GNU parallel doesn't fully utilize my CPUs

Question

I'm running a command like this on my 36 core server (EC2 c4.8xlarge/Amazon Linux).

find . -type f | parallel -j 36 mycommand

The number of files to process is ~1,000,000, and it takes dozens of minutes. It should run 36 processes simultaneously. However, from the result of top, there are about 10 processes at most, and 70% is idle. ps shows more processes, but most of them are defunct.

I guessed it was because each mycommand finished so quickly, parallel could not catch up spawning new processes. So I tried parallel --nice 20 to allocate more CPU time to parallel itself, but this didn't work.

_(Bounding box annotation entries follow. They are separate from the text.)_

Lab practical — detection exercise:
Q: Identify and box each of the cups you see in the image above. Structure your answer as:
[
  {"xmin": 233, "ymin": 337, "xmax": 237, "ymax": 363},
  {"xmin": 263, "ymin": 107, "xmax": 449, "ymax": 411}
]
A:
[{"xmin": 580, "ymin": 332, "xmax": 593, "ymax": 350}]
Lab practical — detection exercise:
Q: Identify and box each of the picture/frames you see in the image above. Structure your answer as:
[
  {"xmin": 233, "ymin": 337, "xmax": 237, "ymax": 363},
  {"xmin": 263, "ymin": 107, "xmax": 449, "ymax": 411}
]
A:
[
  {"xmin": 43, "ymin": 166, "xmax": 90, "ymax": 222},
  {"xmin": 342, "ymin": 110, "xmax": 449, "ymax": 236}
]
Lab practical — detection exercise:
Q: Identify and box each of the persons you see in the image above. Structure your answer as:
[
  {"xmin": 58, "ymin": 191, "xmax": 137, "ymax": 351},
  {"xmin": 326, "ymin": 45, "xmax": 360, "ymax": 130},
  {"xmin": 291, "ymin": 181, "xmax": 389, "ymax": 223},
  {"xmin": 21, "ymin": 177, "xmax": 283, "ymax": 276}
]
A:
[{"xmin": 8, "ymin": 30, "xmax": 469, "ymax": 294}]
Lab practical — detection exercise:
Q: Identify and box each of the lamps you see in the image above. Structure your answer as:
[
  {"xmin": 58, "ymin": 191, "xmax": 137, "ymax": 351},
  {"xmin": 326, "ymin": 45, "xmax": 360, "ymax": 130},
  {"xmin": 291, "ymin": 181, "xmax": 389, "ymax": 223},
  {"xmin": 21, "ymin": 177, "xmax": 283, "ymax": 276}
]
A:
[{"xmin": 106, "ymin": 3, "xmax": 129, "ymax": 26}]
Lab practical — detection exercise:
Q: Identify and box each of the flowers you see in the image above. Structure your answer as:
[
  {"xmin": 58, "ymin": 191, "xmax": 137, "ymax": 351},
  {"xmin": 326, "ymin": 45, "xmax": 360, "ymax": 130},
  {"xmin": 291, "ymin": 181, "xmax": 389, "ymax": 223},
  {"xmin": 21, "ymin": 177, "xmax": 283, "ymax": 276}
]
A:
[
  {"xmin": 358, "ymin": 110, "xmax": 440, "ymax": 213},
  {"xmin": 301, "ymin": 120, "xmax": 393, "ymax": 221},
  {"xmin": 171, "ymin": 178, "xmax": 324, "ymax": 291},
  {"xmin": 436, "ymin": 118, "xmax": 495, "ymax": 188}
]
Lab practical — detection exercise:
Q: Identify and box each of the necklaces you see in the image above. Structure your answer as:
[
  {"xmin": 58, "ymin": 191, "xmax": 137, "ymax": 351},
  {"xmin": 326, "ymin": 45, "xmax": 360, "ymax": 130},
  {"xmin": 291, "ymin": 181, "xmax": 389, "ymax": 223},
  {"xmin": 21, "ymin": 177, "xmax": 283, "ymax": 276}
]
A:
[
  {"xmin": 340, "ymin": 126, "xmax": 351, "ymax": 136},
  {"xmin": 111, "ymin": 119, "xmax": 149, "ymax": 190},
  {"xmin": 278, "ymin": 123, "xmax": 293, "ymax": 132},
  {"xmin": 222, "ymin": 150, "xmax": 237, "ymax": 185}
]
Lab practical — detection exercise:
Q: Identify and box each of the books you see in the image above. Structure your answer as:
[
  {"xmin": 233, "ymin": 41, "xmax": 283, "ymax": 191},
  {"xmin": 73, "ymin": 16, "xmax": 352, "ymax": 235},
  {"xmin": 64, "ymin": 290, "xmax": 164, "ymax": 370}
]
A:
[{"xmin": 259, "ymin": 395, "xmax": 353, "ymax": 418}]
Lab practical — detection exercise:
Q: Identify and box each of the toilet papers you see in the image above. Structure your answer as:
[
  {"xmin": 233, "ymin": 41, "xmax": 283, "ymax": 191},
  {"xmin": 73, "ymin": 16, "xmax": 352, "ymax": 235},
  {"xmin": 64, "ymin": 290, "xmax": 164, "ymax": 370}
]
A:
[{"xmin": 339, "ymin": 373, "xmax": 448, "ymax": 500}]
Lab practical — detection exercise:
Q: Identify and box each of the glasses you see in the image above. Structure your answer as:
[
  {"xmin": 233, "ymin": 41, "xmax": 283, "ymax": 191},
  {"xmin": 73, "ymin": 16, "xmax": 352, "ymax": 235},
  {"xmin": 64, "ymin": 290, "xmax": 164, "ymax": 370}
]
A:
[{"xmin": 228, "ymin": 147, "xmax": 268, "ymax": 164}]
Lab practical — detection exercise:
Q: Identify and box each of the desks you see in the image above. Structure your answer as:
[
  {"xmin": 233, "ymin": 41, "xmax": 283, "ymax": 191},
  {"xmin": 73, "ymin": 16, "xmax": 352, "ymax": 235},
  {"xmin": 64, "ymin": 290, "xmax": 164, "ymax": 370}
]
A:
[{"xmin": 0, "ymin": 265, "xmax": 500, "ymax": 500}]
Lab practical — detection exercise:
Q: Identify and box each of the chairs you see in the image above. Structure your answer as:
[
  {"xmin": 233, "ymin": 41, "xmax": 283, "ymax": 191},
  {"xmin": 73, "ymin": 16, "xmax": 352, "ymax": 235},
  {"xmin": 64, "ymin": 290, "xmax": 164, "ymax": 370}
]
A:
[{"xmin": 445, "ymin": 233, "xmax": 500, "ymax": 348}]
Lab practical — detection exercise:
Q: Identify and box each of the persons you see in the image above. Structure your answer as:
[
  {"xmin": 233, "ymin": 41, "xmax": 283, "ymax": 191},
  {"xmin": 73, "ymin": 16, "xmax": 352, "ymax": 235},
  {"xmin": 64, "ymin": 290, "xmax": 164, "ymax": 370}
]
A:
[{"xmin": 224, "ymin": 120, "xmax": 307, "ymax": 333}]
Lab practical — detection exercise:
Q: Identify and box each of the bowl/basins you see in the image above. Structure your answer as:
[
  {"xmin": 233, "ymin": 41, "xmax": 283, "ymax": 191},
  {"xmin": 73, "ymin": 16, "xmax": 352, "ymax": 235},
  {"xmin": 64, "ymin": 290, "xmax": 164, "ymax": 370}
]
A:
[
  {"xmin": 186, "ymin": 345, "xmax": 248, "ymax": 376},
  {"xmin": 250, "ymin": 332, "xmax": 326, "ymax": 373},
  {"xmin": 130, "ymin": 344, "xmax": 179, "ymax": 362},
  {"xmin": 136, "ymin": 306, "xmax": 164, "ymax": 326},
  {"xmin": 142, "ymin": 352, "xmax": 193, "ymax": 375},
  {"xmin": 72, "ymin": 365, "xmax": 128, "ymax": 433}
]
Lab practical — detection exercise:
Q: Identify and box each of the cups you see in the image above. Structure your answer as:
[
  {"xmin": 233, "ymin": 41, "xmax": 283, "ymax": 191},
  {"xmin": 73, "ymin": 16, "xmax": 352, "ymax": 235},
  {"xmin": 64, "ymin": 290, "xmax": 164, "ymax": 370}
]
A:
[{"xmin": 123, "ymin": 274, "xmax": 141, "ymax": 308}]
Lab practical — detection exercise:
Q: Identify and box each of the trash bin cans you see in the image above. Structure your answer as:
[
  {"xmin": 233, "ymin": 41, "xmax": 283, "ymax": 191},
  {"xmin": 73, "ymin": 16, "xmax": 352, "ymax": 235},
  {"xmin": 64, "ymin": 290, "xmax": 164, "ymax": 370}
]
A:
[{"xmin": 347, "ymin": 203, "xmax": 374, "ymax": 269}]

Does anyone have an idea to improve this?

$ parallel --version GNU parallel 20151022

Do you understand that `parallel` will not make `find` run in parallel. Even if it could, it would certainly be stuck waiting on IO as a CPU is always faster than the hard drive. — Julie Pelletier, May 31 '16 at 05:22
@JuliePelletier I tried making list of files beforehand by `find . -type f > files`, but didn't improve. — aosho235, May 31 '16 at 05:35
The speed of the `find` command will not improve unless you change the path you ask it to search. It is dependent on the hard drive's speed. — Julie Pelletier, May 31 '16 at 05:38
@JuliePelletier I thought I could remove the bottleneck from the hard drive by making list beforehand and feeding it to `parallel` (`parallel -j36 mycommand < files`), but didn't improve. — aosho235, May 31 '16 at 06:06
I may have misunderstood that. Yes, the list being done beforehand does remove that part of the strain on the hard drive. Then the actual question depends on what happens in your `mycommand`. — Julie Pelletier, May 31 '16 at 06:12
Just quick guess ... did you try with `find | xargs -n 1 -P 36 mycommand` if your xargs support the `-P` argument? maybe you could use larger `-n` if mycommand supports processing more files in one run. That would save some overhead. — Fox, May 31 '16 at 09:20
Do you really need the -j36? I thought parallel used the number of cores as the default. — Zoredache, May 31 '16 at 14:07
@Fox indeed xargs with -P option was much faster than parallel when I faced a similar situation, where `mycommand` was not worth the overhead of parallel. I timed running mogrify on 1000 images (resizing) using 4 cores, and parallel took 17 seconds (with only about 90% CPU utilization, 15% of which was from a perl child process of parallel), compared to 4 seconds using xargs -P 4 (full CPU utilization). — Yibo Yang, Aug 27 '18 at 00:29

Ole Tange · Accepted Answer · 2017-02-13T09:39:12.407

3

The number of files to process is ~1,000,000, and it takes dozens of minutes.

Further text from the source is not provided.